In Brazil, the higher classes were still dazzled with European furniture, upholstery made of velvet and other fine fabrics, which hid its internal design, such as the French furniture that Sergio called "ladies" furniture, "full of embellishments". The designer and sculptor Joaquim Tenreiro, creator of iconic Brazilian furniture, used to speak of the style "of all Louises," referring to the kings of France. But even in Europe, this type of furniture was still what people wanted.
The European rationalist movement then began to move away from that style, which marked the taste of the wealthy homes of that era. In the early 1910s, a line of thought that introduced new proposals that preached "the shape that follows the object's function, and function alone" surfaced in design.
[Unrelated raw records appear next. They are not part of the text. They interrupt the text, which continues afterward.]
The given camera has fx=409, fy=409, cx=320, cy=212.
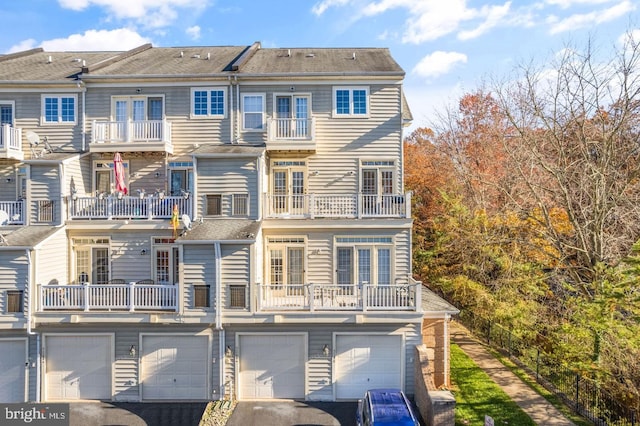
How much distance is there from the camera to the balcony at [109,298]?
14.1 meters

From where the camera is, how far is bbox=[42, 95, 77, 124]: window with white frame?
55.3 feet

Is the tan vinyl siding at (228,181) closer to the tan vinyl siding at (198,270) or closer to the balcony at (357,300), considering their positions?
the tan vinyl siding at (198,270)

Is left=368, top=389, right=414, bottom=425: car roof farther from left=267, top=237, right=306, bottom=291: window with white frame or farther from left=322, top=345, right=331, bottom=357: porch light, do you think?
left=267, top=237, right=306, bottom=291: window with white frame

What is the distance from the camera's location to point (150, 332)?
48.1 feet

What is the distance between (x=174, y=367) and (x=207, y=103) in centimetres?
1031

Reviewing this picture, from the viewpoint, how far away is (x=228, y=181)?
1538 cm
When Sergio became interested in creating furniture in the 1950s, attempts to make the modern Brazilian furniture were already emerging in the country. In the 1920s, for example, Gregori Warchavchik, a Ukrainian architect and designer who had studied in Italy, immigrated to Brazil and built the first modernist houses in the country. He used to support the rationalist furniture idea, already in vogue in Europe, and launched the first modernist architecture manifesto in Brazil. He introduced the metals that were widely used in the European rationalist language to his furniture, but did not absorb Brazilian influences or the materials found here. On the other hand, he focused on designing the purer lines of the modern language and joined a group that also included Lasar Segal, a Lithuanian painter and sculptor who moved to Brazil in 1923 and also ventured into furniture design.